C’est donc peu de dire que les conditions de vie sont très stressantes pour les oiselles. Ce que confirme Miwa Tanaka, une ancienne employée d’un café à hiboux, qui a accepté de se confier à Reporterre sous un nom d’emprunt. Elle y a travaillé pendant un an, période durant laquelle elle a vu sept oiselles mourir l’une après l’autre. « Dans le café, la propriétaire laissait les clientes tripoter les rapaces pendant une dizaine d’heures, sans repos, se souvient-elle. Elle ne les emmenait même pas chez la vétérinaire alors que les oiselles ne cessaient de tomber malades », poursuit-elle. N’ayant pas pu supporter moralement cette situation, elle a fini par quitter son travail en 2016.

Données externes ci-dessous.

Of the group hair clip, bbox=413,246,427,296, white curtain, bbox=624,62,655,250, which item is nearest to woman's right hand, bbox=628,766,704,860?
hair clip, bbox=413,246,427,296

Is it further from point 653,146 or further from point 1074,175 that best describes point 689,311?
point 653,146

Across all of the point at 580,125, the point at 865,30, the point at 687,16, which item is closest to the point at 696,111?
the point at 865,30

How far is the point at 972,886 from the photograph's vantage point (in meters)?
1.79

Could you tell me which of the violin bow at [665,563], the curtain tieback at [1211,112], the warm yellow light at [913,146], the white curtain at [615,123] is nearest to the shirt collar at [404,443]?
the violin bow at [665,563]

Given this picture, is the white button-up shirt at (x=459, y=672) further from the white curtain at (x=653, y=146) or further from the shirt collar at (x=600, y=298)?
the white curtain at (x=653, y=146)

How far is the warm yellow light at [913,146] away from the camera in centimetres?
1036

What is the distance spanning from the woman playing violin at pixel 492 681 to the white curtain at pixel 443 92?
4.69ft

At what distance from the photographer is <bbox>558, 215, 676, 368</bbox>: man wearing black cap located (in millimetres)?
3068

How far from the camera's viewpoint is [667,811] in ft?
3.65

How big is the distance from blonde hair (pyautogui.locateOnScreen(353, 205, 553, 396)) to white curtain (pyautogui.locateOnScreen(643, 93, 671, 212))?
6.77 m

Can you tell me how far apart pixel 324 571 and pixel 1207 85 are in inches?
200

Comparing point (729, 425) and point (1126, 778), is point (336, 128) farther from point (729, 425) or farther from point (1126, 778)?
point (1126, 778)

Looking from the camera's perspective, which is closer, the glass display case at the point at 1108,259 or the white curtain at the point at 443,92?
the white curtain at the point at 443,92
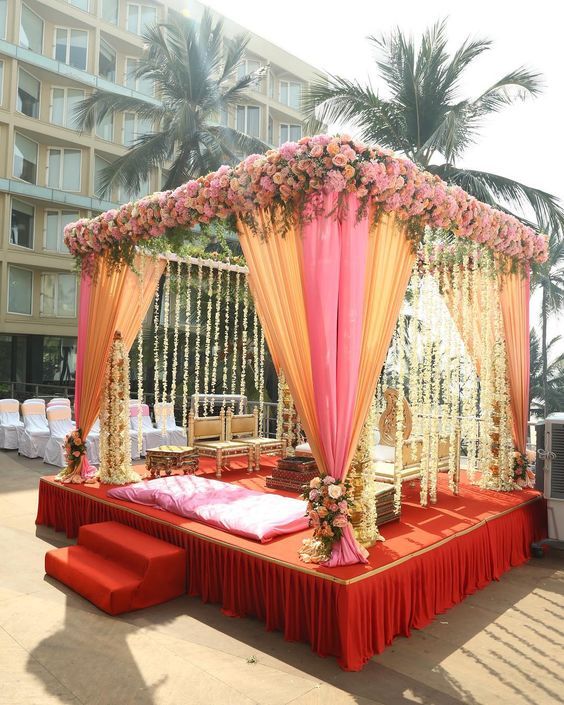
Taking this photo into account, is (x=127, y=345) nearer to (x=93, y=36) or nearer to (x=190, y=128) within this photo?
(x=190, y=128)

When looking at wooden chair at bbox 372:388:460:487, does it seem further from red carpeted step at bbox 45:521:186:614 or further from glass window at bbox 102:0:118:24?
glass window at bbox 102:0:118:24

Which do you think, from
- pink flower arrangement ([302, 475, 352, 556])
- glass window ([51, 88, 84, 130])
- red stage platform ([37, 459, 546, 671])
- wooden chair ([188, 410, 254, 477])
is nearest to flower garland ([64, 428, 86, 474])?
red stage platform ([37, 459, 546, 671])

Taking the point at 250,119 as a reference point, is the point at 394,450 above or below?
below

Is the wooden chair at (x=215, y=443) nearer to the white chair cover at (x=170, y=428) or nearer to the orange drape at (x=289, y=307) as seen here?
the white chair cover at (x=170, y=428)

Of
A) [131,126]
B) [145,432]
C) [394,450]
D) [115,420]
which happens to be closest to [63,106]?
[131,126]

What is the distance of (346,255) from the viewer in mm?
3936

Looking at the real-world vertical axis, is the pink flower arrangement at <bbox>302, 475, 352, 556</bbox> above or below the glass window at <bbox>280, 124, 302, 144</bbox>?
below

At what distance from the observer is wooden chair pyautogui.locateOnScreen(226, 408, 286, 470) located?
821cm

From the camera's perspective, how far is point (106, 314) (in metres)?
6.58

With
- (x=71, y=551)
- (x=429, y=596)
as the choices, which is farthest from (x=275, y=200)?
(x=71, y=551)

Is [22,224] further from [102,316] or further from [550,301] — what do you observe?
[550,301]

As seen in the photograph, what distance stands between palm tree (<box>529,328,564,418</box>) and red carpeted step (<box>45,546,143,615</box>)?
847 inches

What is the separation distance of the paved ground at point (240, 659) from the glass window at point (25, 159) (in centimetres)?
1567

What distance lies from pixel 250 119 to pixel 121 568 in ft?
67.8
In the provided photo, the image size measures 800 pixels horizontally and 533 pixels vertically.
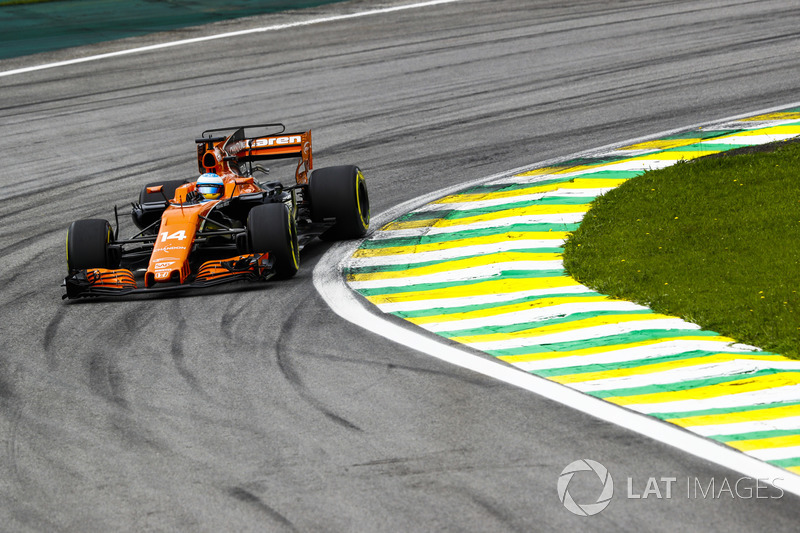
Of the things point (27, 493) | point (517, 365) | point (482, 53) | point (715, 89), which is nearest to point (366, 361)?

Les produits dérivés de la Maison des hiboux.

Malgré des pratiques douteuses, ce genre d’établissement reste légal. Les cafés animaliers sont encadrés par la loi sur la protection et le bien-être des animaux, mais celle-ci n’impose pas de critère chiffré à respecter en fonction de l’espèce concernée, comme la fréquence et la durée de pause, la taille de la cage, et l’intensité de l’éclairage. « Comment voulez-vous qu’il y ait de réglementation stricte avec une loi aussi floue ? C’est absolument insuffisant, déclare Sato. Les cafés à hiboux devraient tous fermer leurs portes. Le concept ne tient absolument pas au regard des droits de l’animal. » Son association, Animal Rights Center, réclame d’ailleurs la fermeture de ces cafés. Elle a lancé une pétition en ce sens et pour introduire des critères juridiques plus respectueux des droits de l’animal. Animal Rights Center a déjà récolté plus de 52.000 signatures et va les présenter prochainement au gouvernement de la ville de Tokyo et au ministère de l’Environnement.